Dealing with Difficult Responses from ChildrenTweet
As a tutor, one of the challenges I face is dealing with difficult responses from my students. It is frustrating at times when children become uncooperative or show unruly behaviors. From my own experience, as well as advice I have gathered from colleagues, the best course of action involves composure, active listening, clear communication, using positive reinforcement, and modeling good behavior.
The first step to regaining control of the situation is to stay calm and composed. Children are more perceptive than we often expect. Reacting with anger or showing frustration can escalate the situation further, so it is important to approach the situation with a clear head.
Give your full attention to the child and actively listen to their concerns or responses. Show empathy and understanding by acknowledging their feelings and perspectives. This helps to create a supportive environment and encourages open communication.
Let children know that their feelings are valid, even if you don’t agree with their response. Validating their emotions helps them feel heard and understood. A helpful response in this situation can be as simple as, ‘I understand that you’re feeling upset.’ Take some time to understand the underlying reasons for the difficult responses. Be supportive in addressing their concerns.
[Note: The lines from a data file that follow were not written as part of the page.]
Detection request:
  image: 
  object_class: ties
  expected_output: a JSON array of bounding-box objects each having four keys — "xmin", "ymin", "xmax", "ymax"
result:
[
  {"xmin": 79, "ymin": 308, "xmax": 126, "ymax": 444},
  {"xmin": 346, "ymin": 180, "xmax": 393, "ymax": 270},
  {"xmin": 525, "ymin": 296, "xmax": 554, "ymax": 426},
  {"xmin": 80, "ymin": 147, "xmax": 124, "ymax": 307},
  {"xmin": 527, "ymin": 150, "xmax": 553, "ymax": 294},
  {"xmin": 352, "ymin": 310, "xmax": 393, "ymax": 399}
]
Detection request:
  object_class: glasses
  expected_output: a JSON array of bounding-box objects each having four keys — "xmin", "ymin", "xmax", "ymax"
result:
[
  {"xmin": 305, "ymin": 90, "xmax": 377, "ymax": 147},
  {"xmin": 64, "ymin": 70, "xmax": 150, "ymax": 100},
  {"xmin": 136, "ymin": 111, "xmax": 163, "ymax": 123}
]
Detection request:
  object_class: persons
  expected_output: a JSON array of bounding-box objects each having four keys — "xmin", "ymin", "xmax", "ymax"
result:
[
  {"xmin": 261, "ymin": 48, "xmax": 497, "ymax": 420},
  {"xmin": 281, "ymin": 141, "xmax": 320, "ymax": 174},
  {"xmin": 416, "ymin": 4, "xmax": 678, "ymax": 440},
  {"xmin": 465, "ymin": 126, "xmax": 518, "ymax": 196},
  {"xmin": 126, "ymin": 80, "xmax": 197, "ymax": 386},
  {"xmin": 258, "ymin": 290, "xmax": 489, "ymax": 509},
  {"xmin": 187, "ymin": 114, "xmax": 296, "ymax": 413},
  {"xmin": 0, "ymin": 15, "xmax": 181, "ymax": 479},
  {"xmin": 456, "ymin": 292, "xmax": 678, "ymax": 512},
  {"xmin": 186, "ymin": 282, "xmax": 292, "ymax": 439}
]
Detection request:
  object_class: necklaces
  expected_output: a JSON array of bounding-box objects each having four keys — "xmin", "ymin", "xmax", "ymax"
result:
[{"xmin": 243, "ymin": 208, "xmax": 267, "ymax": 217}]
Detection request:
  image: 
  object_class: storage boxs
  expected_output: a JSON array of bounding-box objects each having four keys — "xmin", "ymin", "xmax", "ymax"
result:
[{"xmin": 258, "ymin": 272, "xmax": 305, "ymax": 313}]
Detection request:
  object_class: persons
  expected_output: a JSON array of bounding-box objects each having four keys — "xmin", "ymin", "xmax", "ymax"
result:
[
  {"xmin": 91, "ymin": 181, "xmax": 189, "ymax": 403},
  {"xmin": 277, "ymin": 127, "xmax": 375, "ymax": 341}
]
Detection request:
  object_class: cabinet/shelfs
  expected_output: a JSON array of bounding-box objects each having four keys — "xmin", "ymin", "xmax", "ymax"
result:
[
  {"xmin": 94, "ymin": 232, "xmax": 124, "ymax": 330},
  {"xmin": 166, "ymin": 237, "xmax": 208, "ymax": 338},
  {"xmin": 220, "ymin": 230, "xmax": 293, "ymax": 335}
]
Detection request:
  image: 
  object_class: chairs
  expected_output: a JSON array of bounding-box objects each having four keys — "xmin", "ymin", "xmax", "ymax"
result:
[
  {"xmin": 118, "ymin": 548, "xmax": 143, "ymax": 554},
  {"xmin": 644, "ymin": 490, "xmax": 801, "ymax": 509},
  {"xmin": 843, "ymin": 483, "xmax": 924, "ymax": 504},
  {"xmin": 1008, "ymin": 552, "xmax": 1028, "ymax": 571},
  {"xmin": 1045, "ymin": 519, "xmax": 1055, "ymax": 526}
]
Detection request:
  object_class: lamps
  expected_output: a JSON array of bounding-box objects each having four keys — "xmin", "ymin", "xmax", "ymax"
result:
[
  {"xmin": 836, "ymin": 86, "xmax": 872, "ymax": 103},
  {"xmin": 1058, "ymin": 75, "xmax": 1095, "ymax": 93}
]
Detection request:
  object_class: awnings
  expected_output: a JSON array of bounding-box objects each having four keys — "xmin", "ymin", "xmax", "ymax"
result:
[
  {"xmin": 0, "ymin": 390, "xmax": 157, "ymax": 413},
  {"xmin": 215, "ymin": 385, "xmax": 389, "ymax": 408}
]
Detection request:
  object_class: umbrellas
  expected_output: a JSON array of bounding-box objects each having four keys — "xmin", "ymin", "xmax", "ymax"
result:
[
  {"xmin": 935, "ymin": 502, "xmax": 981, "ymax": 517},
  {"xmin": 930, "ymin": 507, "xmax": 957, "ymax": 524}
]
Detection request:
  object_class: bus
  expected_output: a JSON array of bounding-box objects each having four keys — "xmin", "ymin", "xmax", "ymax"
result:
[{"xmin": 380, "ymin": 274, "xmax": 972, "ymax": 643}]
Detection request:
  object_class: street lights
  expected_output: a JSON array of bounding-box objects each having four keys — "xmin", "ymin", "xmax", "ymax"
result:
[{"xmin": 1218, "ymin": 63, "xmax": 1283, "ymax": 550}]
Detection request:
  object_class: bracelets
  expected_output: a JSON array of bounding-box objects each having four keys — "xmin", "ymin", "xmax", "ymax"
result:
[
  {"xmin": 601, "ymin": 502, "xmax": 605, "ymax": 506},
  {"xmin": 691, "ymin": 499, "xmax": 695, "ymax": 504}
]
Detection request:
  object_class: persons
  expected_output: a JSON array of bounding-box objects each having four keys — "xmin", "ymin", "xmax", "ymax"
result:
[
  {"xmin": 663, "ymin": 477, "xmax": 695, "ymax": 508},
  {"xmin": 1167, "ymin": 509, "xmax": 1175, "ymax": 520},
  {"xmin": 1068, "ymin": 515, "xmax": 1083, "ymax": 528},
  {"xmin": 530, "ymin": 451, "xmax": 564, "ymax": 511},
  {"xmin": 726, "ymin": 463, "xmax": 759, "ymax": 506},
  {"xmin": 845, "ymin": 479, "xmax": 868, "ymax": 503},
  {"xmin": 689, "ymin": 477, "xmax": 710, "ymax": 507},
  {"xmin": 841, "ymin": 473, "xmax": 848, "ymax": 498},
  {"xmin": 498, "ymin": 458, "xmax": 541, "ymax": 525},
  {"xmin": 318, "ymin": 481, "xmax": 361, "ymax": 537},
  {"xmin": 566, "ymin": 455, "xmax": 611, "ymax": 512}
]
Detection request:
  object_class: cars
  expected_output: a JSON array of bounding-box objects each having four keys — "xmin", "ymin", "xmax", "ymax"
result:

Following this, establish clear boundaries and expectations for behavior. Use a firm but gentle tone. Be consistent in the rules you establish and make sure they understand your expectations. When providing guidance, instead of giving directives, try offering the child choices and alternatives. Not only can that help them feel a sense of control and autonomy, but doing so may also help them feel empowered and encourage cooperation. For example, if I know my student struggles with writing, I may offer them the choice of three short exercises or one long one. The quantity of writing will be the same, but one approach may feel more manageable to the student that day.
Positive Reinforcement and Modelling behavior
Acknowledge and reward positive behavior. Praise and encourage children when they respond appropriately or make an effort to cooperate. Positive reinforcement strengthens good behavior patterns and motivates them to continue behaving positively in the future. Furthermore, as an adult, your actions will serve as an example. Practise the rules you apply to them. By demonstrating patience, respect, and effective communication, you are teaching children how to handle difficult situations calmly and constructively.
These tools can be applied to a wide range of situations. For example, if parenting a picky eater, instead of saying, ‘Eat your vegetables,’ you could say, ‘Would you like broccoli or carrots with your dinner?’ Remember that every child is unique, so it may take time and patience to find the best approach. Showing empathy and putting in a consistent effort to foster positive communication will go a long way in helping children develop healthier responses and behaviors.